Inquiétant ces économistes de café du commerce qui pris d'une poussée de calvinisme crient au péril de l'endettement, confondant les budgets publics avec leur porte-monnaie. Inquiétant et surtout dangereux dans un monde qui souffre en réalité d'un excédent d'épargne que l'affolement de ces Cassandre ne fait qu'accentuer. Que d'autres, prix Nobel en tête, crient casse coup, que les marchés plongent dès l'annonce des plans de redressement des pays européens ne suffit pas pour convaincre que le gros bon sens qui veut qu'on ne dépense pas plus que ce qu'on a ne s'applique pas en macro économie.
La réalité est autre : On ne peut produire que ce qui s'achète. Ne s'achète que ce que ceux qui dépensent les revenus tirés de ce qui est produit – salaire, intérêts, bénéfices – consacrent à consommer des bien ou services ou à en acheter pour investir. En théorie, l'épargne – ce qui n'est pas dépensé – est investie au travers du système bancaire. Or on le sait, Keynes l'a démontré, un excédant d'épargne conduit à la déflation et au chômage. Il faut alors que l'Etat dépense davantage, au besoin disait-il en creusant des trous pour ensuite les reboucher. C'est grâce à la politique constante des Etats-Unis de déficits budgétaires et de balance des paiements, même au plus fort de l'idéologie néolibérale et monétariste, que l'économie mondiale a pu croître autant depuis la guerre. Cela signifie aussi que les Etats-Unis ont mobilisé l'épargne mondiale à leur profit.
Aujourd'hui, une partie de cette épargne s'est dirigée vers les marchés financiers où l'on a cru pouvoir gagner davantage, créant une bulle spéculative que la faillite d'une grande banque a fait éclater. Et le problème reste entier : où placer son épargne, qu'elle soit privée ou institutionnelle. Or cette épargne a explosé : La mondialisation des marchés a créé des rentes de situation – pétrole, monopoles liés à la protection de la propriété intellectuelle (brevets et marques) - et en enrichissement pharamineux d'une minorité que la concurrence fiscale empêche d'imposer. S'y ajoute l'épargne vieillesse, forcée ou en tout cas encouragée et qui pour le seul 2ème pilier suisse dépasse les 600 milliards de francs. Les pays émergeants enfin, et en particulier la Chine, accumulent d'énormes réserves en devises grâce à des exportations favorisées par des taux de change largement manipulés.
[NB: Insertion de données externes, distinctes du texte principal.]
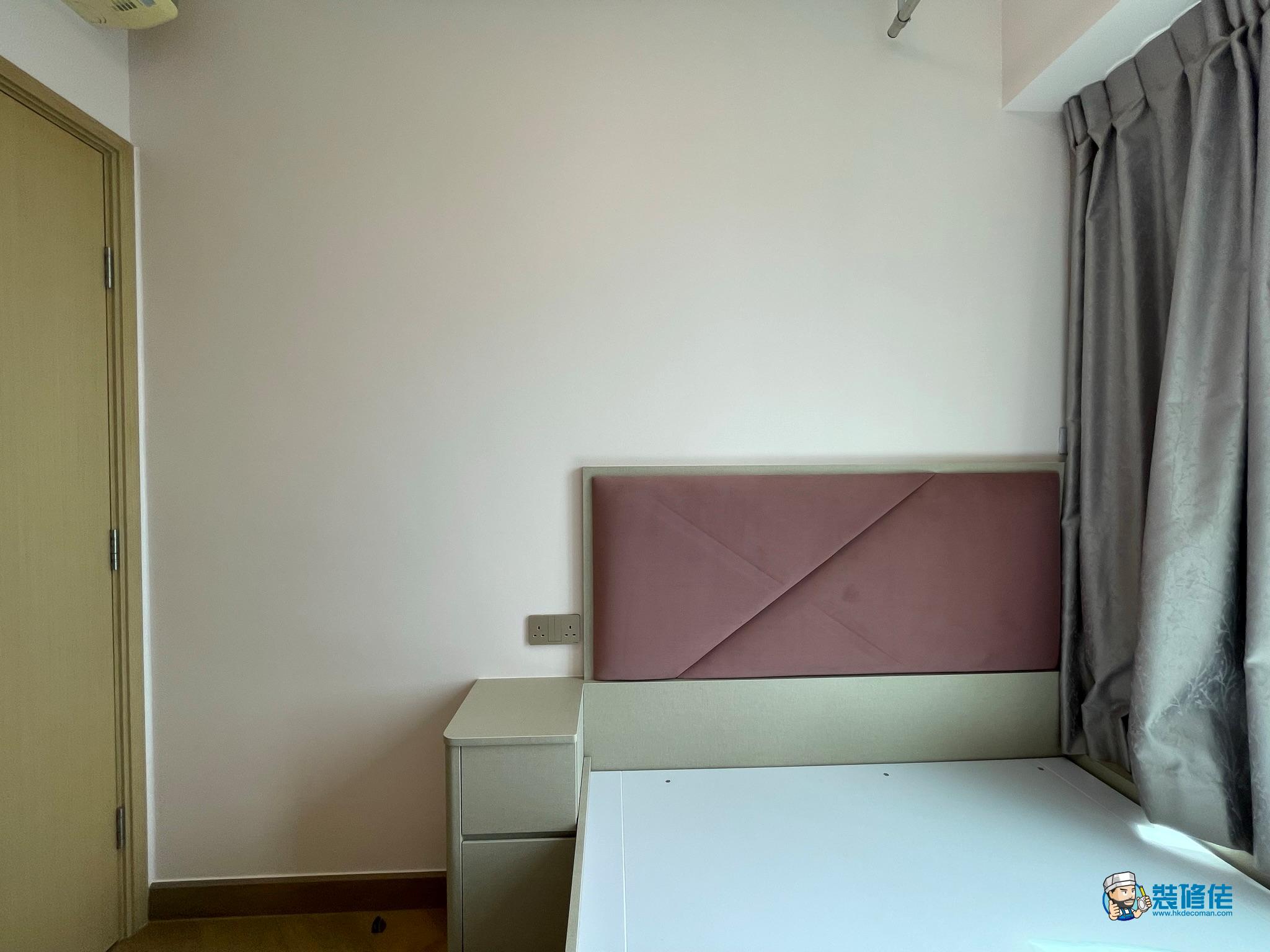 荃灣全城匯裝修室內設計案例_MYSA Interior Design Co.LTD.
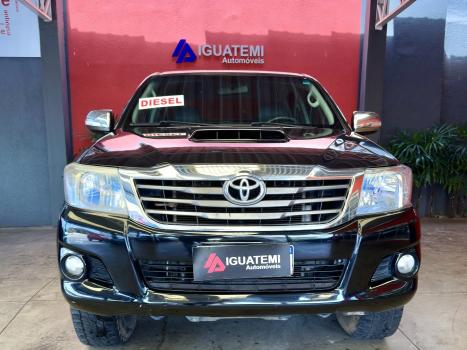 TOYOTA Hilux Caminhonete 3.0 16V 4P 4X4 SRV TURBO DIESEL, Foto 23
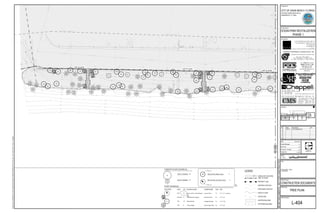 TREE TO REMAIN 64
-
PALM TO REMAIN 91
-
CONCEPT PLANT SCHEDULE
PALM TREES CODE QTY BOTANICAL NAME COMMON NAME CONT SIZE
CNX 19 Cocos nucifera `Green Malayan` Coconut Palm FG 6`-14` C.T. as shown
PSE SAR 41 Pseudophoenix sargentii Buccaneer Palm FG 8`-10` OA
SPX 127 Sabal palmetto Cabbage Palmetto FG 12`-16` OA
TRX 8 Thrinax radiata Florida Thatch Palm FG 8`-12` OA
PLANT SCHEDULE
RELOCATED SABAL PALM 6
RELOCATED COCONUT PALM 11
Principal in Charge:
Sheet Title:
Rev: Date: Description: By:
Date:
Drawn By:
Project No:
Sheet Number:
Project Manager:
Prepared for:
Project Name:
Consultants:
Seal:
Site Map:
Project Phase:
KONA GRAY, ASLA
LA-6666950
Scale:
BIDSETDOCUMENTS-NOTFORCONSTRUCTION
NORTH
Economiser plutôt que relancer l'économie par des investissements publics serait un bien mauvais calcul et plongerait nos économies dans la déflation et la crise. Mais rembourser la dette publique, c'est aussi priver les épargnants de possibilités de placements sûrs et rémunérateurs. Or en matière de placement, tout est affaire de confiance. Lorsque les espoirs de gains faciles sur les marchés financiers s'estompent, restent les Etats, seules institutions pérennes. Semer la panique en prétendant qu'ils sont trop endettés, en décrétant que les plans de retraites ne seront pas finançables dans un lointain futur, c'est conduire Etats et particuliers à restreindre leurs dépenses et donc épargner davantage. Résultats : décroissance économique, chômage, diminution des recettes fiscales. Un cercle vicieux qu'heureusement les dirigeants de la planète s'efforcent d'éviter en s'engageant pour qu'il n'y ait ni Etats en défaut de paiement, ni grandes banques en faillite.
Et la Suisse ? Elle a sacrifié son sacrosaint secret bancaire et trouvé, en quelques heures, 66 milliards pour sauver l'UBS. Mais elle renonce à faire financer par les banques un fonds de secours, ces banques qui vivent de la gestion de l'épargne – un tiers des fonds privés dans le monde. Elle épargne probablement plus que partout ailleurs, ses pouvoir publics sont peu endettés, par contre ses propriétaires fonciers le sont, pour des raisons fiscales. Une opportunité irremplaçable de placements sûrs. Elle ne participe pas au soutient des européens en difficultés, sauf au travers du FMI, mais la Banque nationale, en rachetant massivement Euro et dollars contribue à la stabilisation des cours des changes.
Reste qu'au lieu de nous faire peur, de nous faire économiser davantage, les collectivités devraient au contraire investir davantage, et investir de façon productive, dans la recherche et la formation, dans les économies d'énergie et les technologies alternatives. Préparer l'avenir de nos enfants, et de nos retraités, ce n'est pas accumuler de l'argent dans nos coffres, c'est construire une économie florissante pour demain. Trop épargner comme on nous dit de le faire, c'est accroitre les difficultés de l'économie mondiale, c'est contribuer à cette crise que d'aucun nous promettent.